On 2021-08-09 10:04 AM, Hangbin Liu wrote:
> When mirror/redirect a skb to a different port, the ct info should be reset
> for reclassification. Or the pkts will match unexpected rules. For example,
> with following topology and commands:
> 
>      -----------
>                |
>         veth0 -+-------
>                |
>         veth1 -+-------
>                |
>     ------------
> 
>   tc qdisc add dev veth0 clsact
>   # The same with "action mirred egress mirror dev veth1" or "action mirred ingress redirect dev veth1"
>   tc filter add dev veth0 egress chain 1 protocol ip flower ct_state +trk action mirred ingress mirror dev veth1
>   tc filter add dev veth0 egress chain 0 protocol ip flower ct_state -inv action ct commit action goto chain 1
>   tc qdisc add dev veth1 clsact
>   tc filter add dev veth1 ingress chain 0 protocol ip flower ct_state +trk action drop
> 
>   ping <remove ip via veth0> &
>   tc -s filter show dev veth1 ingress
> 
> With command 'tc -s filter show', we can find the pkts were dropped on
> veth1.
> 

We can add a fixes line on the commit added ct support
Fixes: b57dc7c13ea9 ("net/sched: Introduce action ct")

> Signed-off-by: Roi Dayan <roid@nvidia.com>
> Signed-off-by: Hangbin Liu <liuhangbin@gmail.com>
> ---
>   net/sched/act_mirred.c | 3 +++
>   1 file changed, 3 insertions(+)

■ Data supplied
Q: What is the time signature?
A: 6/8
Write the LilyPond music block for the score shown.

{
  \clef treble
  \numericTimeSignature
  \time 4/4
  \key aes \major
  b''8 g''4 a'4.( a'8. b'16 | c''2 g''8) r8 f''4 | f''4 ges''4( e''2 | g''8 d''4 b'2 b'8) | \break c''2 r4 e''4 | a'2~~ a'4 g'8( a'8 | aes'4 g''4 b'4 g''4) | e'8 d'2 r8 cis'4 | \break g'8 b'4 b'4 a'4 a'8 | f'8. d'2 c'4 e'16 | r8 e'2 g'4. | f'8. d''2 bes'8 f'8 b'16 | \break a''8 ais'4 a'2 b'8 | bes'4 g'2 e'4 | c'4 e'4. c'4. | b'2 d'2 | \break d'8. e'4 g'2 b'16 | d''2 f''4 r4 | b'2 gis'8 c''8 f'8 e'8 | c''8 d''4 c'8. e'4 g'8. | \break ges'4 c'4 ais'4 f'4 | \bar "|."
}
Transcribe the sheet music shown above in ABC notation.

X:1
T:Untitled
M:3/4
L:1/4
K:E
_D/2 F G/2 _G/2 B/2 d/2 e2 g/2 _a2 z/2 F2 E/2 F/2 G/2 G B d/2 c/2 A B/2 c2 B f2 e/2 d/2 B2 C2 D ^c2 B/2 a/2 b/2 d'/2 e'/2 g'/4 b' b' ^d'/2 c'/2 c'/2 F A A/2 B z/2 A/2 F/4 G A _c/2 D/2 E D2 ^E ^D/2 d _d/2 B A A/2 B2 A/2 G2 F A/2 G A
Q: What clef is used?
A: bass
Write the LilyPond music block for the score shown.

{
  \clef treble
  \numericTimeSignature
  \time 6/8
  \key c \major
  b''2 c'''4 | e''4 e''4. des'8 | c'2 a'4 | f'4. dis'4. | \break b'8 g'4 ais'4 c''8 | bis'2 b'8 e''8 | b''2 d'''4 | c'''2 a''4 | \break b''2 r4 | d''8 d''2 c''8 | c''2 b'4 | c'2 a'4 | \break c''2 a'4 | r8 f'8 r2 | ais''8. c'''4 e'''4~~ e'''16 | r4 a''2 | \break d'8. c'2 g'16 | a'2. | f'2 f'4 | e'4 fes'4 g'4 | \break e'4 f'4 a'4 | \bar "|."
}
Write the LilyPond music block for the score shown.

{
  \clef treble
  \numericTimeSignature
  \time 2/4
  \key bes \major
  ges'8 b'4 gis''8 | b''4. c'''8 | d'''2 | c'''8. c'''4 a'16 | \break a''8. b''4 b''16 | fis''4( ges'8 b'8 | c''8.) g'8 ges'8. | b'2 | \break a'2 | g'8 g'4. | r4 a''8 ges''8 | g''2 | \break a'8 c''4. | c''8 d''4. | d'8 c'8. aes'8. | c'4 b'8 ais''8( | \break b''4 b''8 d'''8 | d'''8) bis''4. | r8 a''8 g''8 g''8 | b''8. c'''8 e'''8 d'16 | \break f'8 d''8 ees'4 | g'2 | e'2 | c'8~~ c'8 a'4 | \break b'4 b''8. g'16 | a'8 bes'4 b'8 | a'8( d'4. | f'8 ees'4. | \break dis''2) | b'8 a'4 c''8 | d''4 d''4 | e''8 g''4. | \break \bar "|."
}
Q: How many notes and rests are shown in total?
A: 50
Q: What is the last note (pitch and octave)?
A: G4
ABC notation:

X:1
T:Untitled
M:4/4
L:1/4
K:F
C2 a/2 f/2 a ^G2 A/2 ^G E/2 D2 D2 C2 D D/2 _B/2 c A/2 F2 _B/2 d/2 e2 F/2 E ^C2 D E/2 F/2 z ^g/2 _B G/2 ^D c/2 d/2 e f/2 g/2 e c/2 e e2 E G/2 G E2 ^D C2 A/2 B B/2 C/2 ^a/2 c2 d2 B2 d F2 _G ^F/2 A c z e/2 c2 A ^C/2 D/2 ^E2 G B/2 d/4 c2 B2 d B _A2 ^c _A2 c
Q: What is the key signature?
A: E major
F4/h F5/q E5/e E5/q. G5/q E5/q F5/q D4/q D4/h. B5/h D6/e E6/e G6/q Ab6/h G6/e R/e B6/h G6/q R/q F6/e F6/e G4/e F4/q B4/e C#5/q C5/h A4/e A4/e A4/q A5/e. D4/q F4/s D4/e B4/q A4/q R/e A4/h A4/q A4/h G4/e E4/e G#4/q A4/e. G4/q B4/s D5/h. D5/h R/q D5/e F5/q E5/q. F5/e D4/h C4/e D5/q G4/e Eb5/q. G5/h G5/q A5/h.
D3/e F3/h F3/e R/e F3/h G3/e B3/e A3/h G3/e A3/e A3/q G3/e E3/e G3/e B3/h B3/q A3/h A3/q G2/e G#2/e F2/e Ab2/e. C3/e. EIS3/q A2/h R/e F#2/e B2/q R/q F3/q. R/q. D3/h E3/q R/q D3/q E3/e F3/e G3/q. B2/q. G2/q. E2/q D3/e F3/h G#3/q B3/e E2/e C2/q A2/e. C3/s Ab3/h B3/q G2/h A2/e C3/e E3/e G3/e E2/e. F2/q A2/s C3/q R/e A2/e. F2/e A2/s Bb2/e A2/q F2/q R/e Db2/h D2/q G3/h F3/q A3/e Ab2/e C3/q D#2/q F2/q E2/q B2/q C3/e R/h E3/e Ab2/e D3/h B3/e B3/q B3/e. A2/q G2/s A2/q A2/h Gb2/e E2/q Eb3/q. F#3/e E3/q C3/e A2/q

■ Exercise instructions
A – Reproduce the entire patch review message about resetting conntrack info on mirror and redirect, word for word.
B – Rewrite the entries from the first one down to the line containing "Transcribe the sheet", replacing "music block" with "notation block" and leaving everything else unchanged, and give only those lines.

■ The replies
A –
On 2021-08-09 10:04 AM, Hangbin Liu wrote:
> When mirror/redirect a skb to a different port, the ct info should be reset
> for reclassification. Or the pkts will match unexpected rules. For example,
> with following topology and commands:
> 
>      -----------
>                |
>         veth0 -+-------
>                |
>         veth1 -+-------
>                |
>     ------------
> 
>   tc qdisc add dev veth0 clsact
>   # The same with "action mirred egress mirror dev veth1" or "action mirred ingress redirect dev veth1"
>   tc filter add dev veth0 egress chain 1 protocol ip flower ct_state +trk action mirred ingress mirror dev veth1
>   tc filter add dev veth0 egress chain 0 protocol ip flower ct_state -inv action ct commit action goto chain 1
>   tc qdisc add dev veth1 clsact
>   tc filter add dev veth1 ingress chain 0 protocol ip flower ct_state +trk action drop
> 
>   ping <remove ip via veth0> &
>   tc -s filter show dev veth1 ingress
> 
> With command 'tc -s filter show', we can find the pkts were dropped on
> veth1.
> 

We can add a fixes line on the commit added ct support
Fixes: b57dc7c13ea9 ("net/sched: Introduce action ct")

> Signed-off-by: Roi Dayan <roid@nvidia.com>
> Signed-off-by: Hangbin Liu <liuhangbin@gmail.com>
> ---
>   net/sched/act_mirred.c | 3 +++
>   1 file changed, 3 insertions(+)

B –
Q: What is the time signature?
A: 6/8
Write the LilyPond notation block for the score shown.

{
  \clef treble
  \numericTimeSignature
  \time 4/4
  \key aes \major
  b''8 g''4 a'4.( a'8. b'16 | c''2 g''8) r8 f''4 | f''4 ges''4( e''2 | g''8 d''4 b'2 b'8) | \break c''2 r4 e''4 | a'2~~ a'4 g'8( a'8 | aes'4 g''4 b'4 g''4) | e'8 d'2 r8 cis'4 | \break g'8 b'4 b'4 a'4 a'8 | f'8. d'2 c'4 e'16 | r8 e'2 g'4. | f'8. d''2 bes'8 f'8 b'16 | \break a''8 ais'4 a'2 b'8 | bes'4 g'2 e'4 | c'4 e'4. c'4. | b'2 d'2 | \break d'8. e'4 g'2 b'16 | d''2 f''4 r4 | b'2 gis'8 c''8 f'8 e'8 | c''8 d''4 c'8. e'4 g'8. | \break ges'4 c'4 ais'4 f'4 | \bar "|."
}
Transcribe the sheet music shown above in ABC notation.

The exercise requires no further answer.